The building forms a loop. Suspended walkways cross the atrium space, “lacing” the building’s structure together like the laces of a sports shoe. The walkways connect individual departments within the building complex, making for greater proximity and preventing the disruptive effect of people walking through offices. The signage system supports this concept, providing directions at hubs and intersections. The names of the meeting areas are displayed on the glass balustrades, creating a subtly mobile effect as visitors look across the atrium, helping them find their way. The corporate typeface, a variation on FF DIN, is dynamically varied here. The outlines of letters and arrows are shifted vertically and repeated rhythmically, creating a dynamic, sporty effect. The shimmering characters – for all the world as if frozen in time-lapse photography – are combined in varying patterns, offering the viewer a varied and distinctive echo on the “laces” theme.

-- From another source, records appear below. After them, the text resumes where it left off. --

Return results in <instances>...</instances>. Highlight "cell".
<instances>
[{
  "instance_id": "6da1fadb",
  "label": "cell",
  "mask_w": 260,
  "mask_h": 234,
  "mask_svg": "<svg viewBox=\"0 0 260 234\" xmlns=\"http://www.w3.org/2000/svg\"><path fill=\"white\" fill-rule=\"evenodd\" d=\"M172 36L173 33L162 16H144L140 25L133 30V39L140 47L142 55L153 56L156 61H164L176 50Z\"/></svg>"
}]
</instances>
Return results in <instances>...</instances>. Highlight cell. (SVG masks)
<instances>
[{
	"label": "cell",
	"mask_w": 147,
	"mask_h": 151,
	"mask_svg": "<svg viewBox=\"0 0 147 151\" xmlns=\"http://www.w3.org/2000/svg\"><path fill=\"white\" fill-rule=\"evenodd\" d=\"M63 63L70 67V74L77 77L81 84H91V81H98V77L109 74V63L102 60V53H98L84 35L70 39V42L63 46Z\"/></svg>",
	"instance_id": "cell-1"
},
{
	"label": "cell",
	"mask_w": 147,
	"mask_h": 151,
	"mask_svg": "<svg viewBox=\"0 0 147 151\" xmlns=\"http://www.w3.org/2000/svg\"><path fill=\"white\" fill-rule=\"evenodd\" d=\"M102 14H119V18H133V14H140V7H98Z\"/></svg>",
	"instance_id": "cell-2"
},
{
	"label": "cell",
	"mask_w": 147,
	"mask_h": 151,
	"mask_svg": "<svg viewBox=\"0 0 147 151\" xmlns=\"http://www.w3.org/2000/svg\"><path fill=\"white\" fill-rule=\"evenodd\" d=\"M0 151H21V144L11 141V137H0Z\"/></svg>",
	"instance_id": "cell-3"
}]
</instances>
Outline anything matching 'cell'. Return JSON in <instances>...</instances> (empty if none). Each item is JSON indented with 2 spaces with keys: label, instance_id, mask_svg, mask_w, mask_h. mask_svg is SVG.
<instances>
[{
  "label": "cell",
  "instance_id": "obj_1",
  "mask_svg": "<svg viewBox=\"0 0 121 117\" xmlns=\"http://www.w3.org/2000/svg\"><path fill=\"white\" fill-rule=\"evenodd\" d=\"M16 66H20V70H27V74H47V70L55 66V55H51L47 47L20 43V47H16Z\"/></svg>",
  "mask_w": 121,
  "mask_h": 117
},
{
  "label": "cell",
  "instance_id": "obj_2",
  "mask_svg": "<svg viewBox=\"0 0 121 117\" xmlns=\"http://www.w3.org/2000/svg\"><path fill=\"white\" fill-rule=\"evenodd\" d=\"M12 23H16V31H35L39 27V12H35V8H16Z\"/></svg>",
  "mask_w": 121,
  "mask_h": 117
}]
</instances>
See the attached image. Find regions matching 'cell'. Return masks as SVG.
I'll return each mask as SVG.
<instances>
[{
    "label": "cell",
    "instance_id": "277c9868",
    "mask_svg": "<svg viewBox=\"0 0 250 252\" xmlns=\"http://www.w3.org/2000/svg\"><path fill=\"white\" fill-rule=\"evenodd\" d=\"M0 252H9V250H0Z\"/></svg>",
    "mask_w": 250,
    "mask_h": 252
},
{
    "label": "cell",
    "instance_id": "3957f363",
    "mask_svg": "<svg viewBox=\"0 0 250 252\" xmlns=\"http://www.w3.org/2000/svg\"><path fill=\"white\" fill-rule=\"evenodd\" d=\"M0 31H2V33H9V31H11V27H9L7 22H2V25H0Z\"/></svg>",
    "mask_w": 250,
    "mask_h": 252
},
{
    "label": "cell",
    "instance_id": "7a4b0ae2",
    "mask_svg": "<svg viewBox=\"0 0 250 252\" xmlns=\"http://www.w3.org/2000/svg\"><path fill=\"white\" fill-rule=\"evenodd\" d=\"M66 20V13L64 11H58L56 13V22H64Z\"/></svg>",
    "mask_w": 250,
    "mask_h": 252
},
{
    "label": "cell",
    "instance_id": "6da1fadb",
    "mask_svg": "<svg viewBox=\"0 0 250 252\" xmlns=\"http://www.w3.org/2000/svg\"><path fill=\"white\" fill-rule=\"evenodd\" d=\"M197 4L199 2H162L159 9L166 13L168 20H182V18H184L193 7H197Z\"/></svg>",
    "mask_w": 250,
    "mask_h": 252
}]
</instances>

To ensure good legibility, one letter and one arrow in each sequence is highlighted with a thick outline. To identify destinations an alphabetical code is displayed at the entrances of the departments. At ground level and in the atrium these destination identifiers are outsized, and incorporated within a screen-style facade made of thin steel tubes. They can be seen from all points in the atrium, providing a self-explanatory wayfinding aid. the motif of living letters creates interesting, intricate patterns – “lace-like”, in the other sense of the word. Though abstract at first glance, these patterns clearly identify the various different spaces, such as conference room, restaurant, Athlete Services and Brand Archive.

Interior design

The lounges which serve as meeting rooms, with adjoining kitchenettes, are important informal zones for the product design process their significance is underlined with bold, economical wall designs. The reliefs with the names of iconic products give these open spaces not only their name but also a distinctive identity and wayfinding aid. All the kitchenette surfaces are brightly coloured, for example: the colour shines through the serving hatch into the white space of the meeting area, assisting orientation on a subconscious level. The curtains in the meeting rooms are also coloured on the inside and white on the outside; if the colour is felt to be intrusive it can be pushed aside. The bold colours express an intrinsic principle of sport. The extremely sparing use of colour adds a touch of freshness to the black-grey-white variations. The vibrant energy of the colours communicates the company’s core purpose: sport.